### COMPITI DA SVOLGERE
• a. Traduci in inglese questa frase del brano su Vujadin Boskov: "Ha fatto sorridere il calcio italiano e internazionale con le sue battute, ma non bisogna limitare la figura di Vujadin Boskov al personaggio che il tempo e la memoria hanno tramandato."
• b. Elenca tutte le squadre di club nominate nel brano su Vujadin Boskov.

### BRANO DI PARTENZA
Ha fatto sorridere il calcio italiano e internazionale con le sue battute, ma non bisogna limitare la figura di Vujadin Boskov al personaggio che il tempo e la memoria hanno tramandato.

Boskov è stato un calciatore di statura internazionale, con cinquantasette presenze nella nazionale jugoslava, giocando esclusivamente nel Vojvodina di Novi Sad, con gli ultimi anni della carriera agonistica spesi in Italia, proprio alla Sampdoria che segnerà il suo futuro di allenatore, e allo Young Boys in Svizzera. Terminata la carriera agonistica, inizia quella di allenatore che lo trasforma in autentico giramondo delle panchine, non più bloccato dai vincoli sui calciatori all’estero del suo paese (all’epoca, i giocatori del blocco dell’Est non potevano espatriare prima dei trent’anni). Inizia allo Young Boys in Svizzera, la sua ultima società da calciatore, ritorna in patria e riparte, destinazione Olanda, Spagna, Italia, ed inizia anche a vincere, quello che non ha potuto da calciatore, visto che il campionato jugoslavo era esclusivo appannaggio di Stella Rossa, Partizan Belgrado e Hajduk Spalato. Una coppa in Olanda alla guida dell’ADO Den Haag, un campionato e coppe assortite alla guida del Real Madrid, infine l’approdo in Italia.

### MATERIALE DI RIFERIMENTO
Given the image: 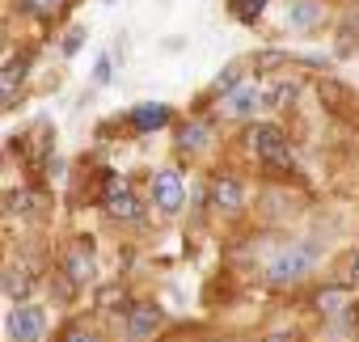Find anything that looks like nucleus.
<instances>
[{"label": "nucleus", "instance_id": "f03ea898", "mask_svg": "<svg viewBox=\"0 0 359 342\" xmlns=\"http://www.w3.org/2000/svg\"><path fill=\"white\" fill-rule=\"evenodd\" d=\"M313 262H317V254H313L309 245H283V249L271 258V266H266V283H271V287L300 283V279L313 271Z\"/></svg>", "mask_w": 359, "mask_h": 342}, {"label": "nucleus", "instance_id": "1a4fd4ad", "mask_svg": "<svg viewBox=\"0 0 359 342\" xmlns=\"http://www.w3.org/2000/svg\"><path fill=\"white\" fill-rule=\"evenodd\" d=\"M34 275H39V266H30V262H13V266L5 271V292L22 304V296L34 287Z\"/></svg>", "mask_w": 359, "mask_h": 342}, {"label": "nucleus", "instance_id": "7ed1b4c3", "mask_svg": "<svg viewBox=\"0 0 359 342\" xmlns=\"http://www.w3.org/2000/svg\"><path fill=\"white\" fill-rule=\"evenodd\" d=\"M47 334V313L39 308V304H13V313H9V338L13 342H39Z\"/></svg>", "mask_w": 359, "mask_h": 342}, {"label": "nucleus", "instance_id": "20e7f679", "mask_svg": "<svg viewBox=\"0 0 359 342\" xmlns=\"http://www.w3.org/2000/svg\"><path fill=\"white\" fill-rule=\"evenodd\" d=\"M152 203L156 212L173 216L177 207L187 203V186H182V174H173V169H161V174L152 178Z\"/></svg>", "mask_w": 359, "mask_h": 342}, {"label": "nucleus", "instance_id": "dca6fc26", "mask_svg": "<svg viewBox=\"0 0 359 342\" xmlns=\"http://www.w3.org/2000/svg\"><path fill=\"white\" fill-rule=\"evenodd\" d=\"M177 139H182V148H203V144L212 139V127H208V123H187Z\"/></svg>", "mask_w": 359, "mask_h": 342}, {"label": "nucleus", "instance_id": "f8f14e48", "mask_svg": "<svg viewBox=\"0 0 359 342\" xmlns=\"http://www.w3.org/2000/svg\"><path fill=\"white\" fill-rule=\"evenodd\" d=\"M258 102H262V93H258L254 85H241V89H233V93L224 97V110H229V114H241V118H245V114H250V110H254Z\"/></svg>", "mask_w": 359, "mask_h": 342}, {"label": "nucleus", "instance_id": "2eb2a0df", "mask_svg": "<svg viewBox=\"0 0 359 342\" xmlns=\"http://www.w3.org/2000/svg\"><path fill=\"white\" fill-rule=\"evenodd\" d=\"M313 304H317V313H325V317H334V313H338V308L346 304V292H342V287H321Z\"/></svg>", "mask_w": 359, "mask_h": 342}, {"label": "nucleus", "instance_id": "412c9836", "mask_svg": "<svg viewBox=\"0 0 359 342\" xmlns=\"http://www.w3.org/2000/svg\"><path fill=\"white\" fill-rule=\"evenodd\" d=\"M93 81H97V85L110 81V60H106V55H97V64H93Z\"/></svg>", "mask_w": 359, "mask_h": 342}, {"label": "nucleus", "instance_id": "9b49d317", "mask_svg": "<svg viewBox=\"0 0 359 342\" xmlns=\"http://www.w3.org/2000/svg\"><path fill=\"white\" fill-rule=\"evenodd\" d=\"M212 199H216V207H220V212H237L245 195H241V182H237V178L220 174V178H216V191H212Z\"/></svg>", "mask_w": 359, "mask_h": 342}, {"label": "nucleus", "instance_id": "6e6552de", "mask_svg": "<svg viewBox=\"0 0 359 342\" xmlns=\"http://www.w3.org/2000/svg\"><path fill=\"white\" fill-rule=\"evenodd\" d=\"M26 68H30V55H26V51L13 55L5 68H0V102H13V97H18V89H22V81H26Z\"/></svg>", "mask_w": 359, "mask_h": 342}, {"label": "nucleus", "instance_id": "ddd939ff", "mask_svg": "<svg viewBox=\"0 0 359 342\" xmlns=\"http://www.w3.org/2000/svg\"><path fill=\"white\" fill-rule=\"evenodd\" d=\"M262 102H266L271 110H287V106L296 102V85H266V89H262Z\"/></svg>", "mask_w": 359, "mask_h": 342}, {"label": "nucleus", "instance_id": "f257e3e1", "mask_svg": "<svg viewBox=\"0 0 359 342\" xmlns=\"http://www.w3.org/2000/svg\"><path fill=\"white\" fill-rule=\"evenodd\" d=\"M245 144H250L271 169H279V174H292V169H296V160H292V152H287V135H283L275 123H258V127H250Z\"/></svg>", "mask_w": 359, "mask_h": 342}, {"label": "nucleus", "instance_id": "0eeeda50", "mask_svg": "<svg viewBox=\"0 0 359 342\" xmlns=\"http://www.w3.org/2000/svg\"><path fill=\"white\" fill-rule=\"evenodd\" d=\"M64 271H68V279H72L76 287L93 283V254H89V245H85V241L68 245V254H64Z\"/></svg>", "mask_w": 359, "mask_h": 342}, {"label": "nucleus", "instance_id": "39448f33", "mask_svg": "<svg viewBox=\"0 0 359 342\" xmlns=\"http://www.w3.org/2000/svg\"><path fill=\"white\" fill-rule=\"evenodd\" d=\"M106 212L114 220H135L140 216V199L127 191V182L118 174H106Z\"/></svg>", "mask_w": 359, "mask_h": 342}, {"label": "nucleus", "instance_id": "393cba45", "mask_svg": "<svg viewBox=\"0 0 359 342\" xmlns=\"http://www.w3.org/2000/svg\"><path fill=\"white\" fill-rule=\"evenodd\" d=\"M106 5H114V0H106Z\"/></svg>", "mask_w": 359, "mask_h": 342}, {"label": "nucleus", "instance_id": "6ab92c4d", "mask_svg": "<svg viewBox=\"0 0 359 342\" xmlns=\"http://www.w3.org/2000/svg\"><path fill=\"white\" fill-rule=\"evenodd\" d=\"M60 342H106V338H102L97 329H89V325H68Z\"/></svg>", "mask_w": 359, "mask_h": 342}, {"label": "nucleus", "instance_id": "9d476101", "mask_svg": "<svg viewBox=\"0 0 359 342\" xmlns=\"http://www.w3.org/2000/svg\"><path fill=\"white\" fill-rule=\"evenodd\" d=\"M131 123H135V131H161V127L169 123V106H161V102L135 106V110H131Z\"/></svg>", "mask_w": 359, "mask_h": 342}, {"label": "nucleus", "instance_id": "aec40b11", "mask_svg": "<svg viewBox=\"0 0 359 342\" xmlns=\"http://www.w3.org/2000/svg\"><path fill=\"white\" fill-rule=\"evenodd\" d=\"M81 43H85V30H81V26H72V30H68V39H64V55H76V51H81Z\"/></svg>", "mask_w": 359, "mask_h": 342}, {"label": "nucleus", "instance_id": "b1692460", "mask_svg": "<svg viewBox=\"0 0 359 342\" xmlns=\"http://www.w3.org/2000/svg\"><path fill=\"white\" fill-rule=\"evenodd\" d=\"M351 283H359V254H355V262H351Z\"/></svg>", "mask_w": 359, "mask_h": 342}, {"label": "nucleus", "instance_id": "a211bd4d", "mask_svg": "<svg viewBox=\"0 0 359 342\" xmlns=\"http://www.w3.org/2000/svg\"><path fill=\"white\" fill-rule=\"evenodd\" d=\"M34 207H39L34 191H13V195H9V212H13V216H26V212H34Z\"/></svg>", "mask_w": 359, "mask_h": 342}, {"label": "nucleus", "instance_id": "5701e85b", "mask_svg": "<svg viewBox=\"0 0 359 342\" xmlns=\"http://www.w3.org/2000/svg\"><path fill=\"white\" fill-rule=\"evenodd\" d=\"M266 342H296V338H292V334H287V329H283V334H271V338H266Z\"/></svg>", "mask_w": 359, "mask_h": 342}, {"label": "nucleus", "instance_id": "f3484780", "mask_svg": "<svg viewBox=\"0 0 359 342\" xmlns=\"http://www.w3.org/2000/svg\"><path fill=\"white\" fill-rule=\"evenodd\" d=\"M262 9H266V0H233V18L237 22H254Z\"/></svg>", "mask_w": 359, "mask_h": 342}, {"label": "nucleus", "instance_id": "423d86ee", "mask_svg": "<svg viewBox=\"0 0 359 342\" xmlns=\"http://www.w3.org/2000/svg\"><path fill=\"white\" fill-rule=\"evenodd\" d=\"M161 321H165V313L156 308V304H131V313H127V334L135 338V342H144V338H152L156 329H161Z\"/></svg>", "mask_w": 359, "mask_h": 342}, {"label": "nucleus", "instance_id": "4be33fe9", "mask_svg": "<svg viewBox=\"0 0 359 342\" xmlns=\"http://www.w3.org/2000/svg\"><path fill=\"white\" fill-rule=\"evenodd\" d=\"M55 5H60V0H26V9H30V13H51Z\"/></svg>", "mask_w": 359, "mask_h": 342}, {"label": "nucleus", "instance_id": "4468645a", "mask_svg": "<svg viewBox=\"0 0 359 342\" xmlns=\"http://www.w3.org/2000/svg\"><path fill=\"white\" fill-rule=\"evenodd\" d=\"M287 22L300 30V26H317L321 22V9L313 5V0H296V5H292V13H287Z\"/></svg>", "mask_w": 359, "mask_h": 342}]
</instances>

### RISPOSTE
• a. He made Italian and international football smile with his quips, but Vujadin Boskov should not be reduced to the character that time and memory have handed down.

• b.
- Vojvodina di Novi Sad
- Sampdoria
- Young Boys
- Stella Rossa
- Partizan Belgrado
- Hajduk Spalato
- ADO Den Haag
- Real Madrid